Print all of the data below verbatim, leaving out the pictures.

◆ ◆ ◆

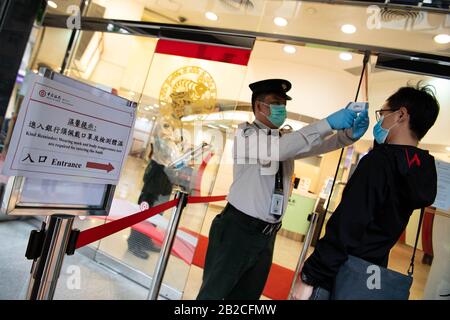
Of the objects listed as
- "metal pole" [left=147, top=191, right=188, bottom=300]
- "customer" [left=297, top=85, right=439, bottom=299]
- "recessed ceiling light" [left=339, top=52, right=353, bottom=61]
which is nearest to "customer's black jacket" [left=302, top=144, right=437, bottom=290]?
"customer" [left=297, top=85, right=439, bottom=299]

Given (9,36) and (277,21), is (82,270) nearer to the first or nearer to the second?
(9,36)

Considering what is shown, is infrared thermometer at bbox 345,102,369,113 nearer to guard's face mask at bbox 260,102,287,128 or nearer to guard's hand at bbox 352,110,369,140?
guard's hand at bbox 352,110,369,140

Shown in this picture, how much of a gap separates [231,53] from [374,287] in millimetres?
2223

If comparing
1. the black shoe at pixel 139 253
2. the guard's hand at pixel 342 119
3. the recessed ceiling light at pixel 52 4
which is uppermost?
the recessed ceiling light at pixel 52 4

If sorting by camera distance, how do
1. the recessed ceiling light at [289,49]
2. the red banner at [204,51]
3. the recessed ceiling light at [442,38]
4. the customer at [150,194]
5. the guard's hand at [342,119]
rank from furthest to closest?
the recessed ceiling light at [289,49], the customer at [150,194], the red banner at [204,51], the recessed ceiling light at [442,38], the guard's hand at [342,119]

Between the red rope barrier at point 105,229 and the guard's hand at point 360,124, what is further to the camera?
the guard's hand at point 360,124

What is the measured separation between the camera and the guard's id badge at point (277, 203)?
187 centimetres

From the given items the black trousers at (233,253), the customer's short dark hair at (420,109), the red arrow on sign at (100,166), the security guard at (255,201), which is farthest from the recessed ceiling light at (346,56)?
the red arrow on sign at (100,166)

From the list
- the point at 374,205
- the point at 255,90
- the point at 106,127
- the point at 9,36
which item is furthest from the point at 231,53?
the point at 374,205

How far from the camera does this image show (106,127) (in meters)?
1.29

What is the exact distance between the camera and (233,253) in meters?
1.85

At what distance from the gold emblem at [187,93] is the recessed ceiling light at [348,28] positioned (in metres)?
1.23

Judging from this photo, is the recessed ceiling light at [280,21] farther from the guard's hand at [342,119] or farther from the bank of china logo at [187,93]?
the guard's hand at [342,119]

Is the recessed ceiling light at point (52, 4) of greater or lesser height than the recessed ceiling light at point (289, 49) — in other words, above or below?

◆ ◆ ◆

**SOLUTION FOR THIS EXERCISE**
Of the objects listed as
- "metal pole" [left=147, top=191, right=188, bottom=300]
- "customer" [left=297, top=85, right=439, bottom=299]
- "recessed ceiling light" [left=339, top=52, right=353, bottom=61]
which is nearest to "customer's black jacket" [left=302, top=144, right=437, bottom=290]?
"customer" [left=297, top=85, right=439, bottom=299]

Given (9,36) and (277,21), is (82,270) nearer to the first or nearer to the second?
(9,36)

Considering what is shown, is infrared thermometer at bbox 345,102,369,113 nearer to guard's face mask at bbox 260,102,287,128 or nearer to guard's hand at bbox 352,110,369,140?
guard's hand at bbox 352,110,369,140

Shown in this picture, how much of a gap separates [231,53] from [374,287] in millimetres?
2223

If comparing
1. the black shoe at pixel 139 253
2. the guard's hand at pixel 342 119
3. the recessed ceiling light at pixel 52 4
which is uppermost?
the recessed ceiling light at pixel 52 4

If sorting by camera distance, how do
1. the recessed ceiling light at [289,49]
2. the red banner at [204,51]
3. the recessed ceiling light at [442,38]
4. the customer at [150,194]
5. the guard's hand at [342,119]
rank from furthest to closest?
the recessed ceiling light at [289,49], the customer at [150,194], the red banner at [204,51], the recessed ceiling light at [442,38], the guard's hand at [342,119]

Between the red rope barrier at point 105,229 and the guard's hand at point 360,124, what is further to the camera?
the guard's hand at point 360,124

What is the measured separation between the camera and the guard's id badge at point (277, 203)?
187 centimetres

From the given items the black trousers at (233,253), the customer's short dark hair at (420,109), the red arrow on sign at (100,166), the security guard at (255,201), which is farthest from the recessed ceiling light at (346,56)?
the red arrow on sign at (100,166)

From the list
- the point at 374,205
- the point at 255,90
- the point at 106,127
- the point at 9,36
which item is furthest from the point at 231,53?
the point at 374,205

How far from the camera does this image show (106,127) (in meters)?
1.29

What is the exact distance between the camera and (233,253) in meters?
1.85

At what distance from the gold emblem at [187,93] is the recessed ceiling light at [348,28] positioned (in metres)?
1.23

Judging from this photo, is the recessed ceiling light at [280,21] farther from the guard's hand at [342,119] or farther from the bank of china logo at [187,93]?
the guard's hand at [342,119]

Is the recessed ceiling light at point (52, 4) of greater or lesser height than the recessed ceiling light at point (289, 49) — in other words, above or below?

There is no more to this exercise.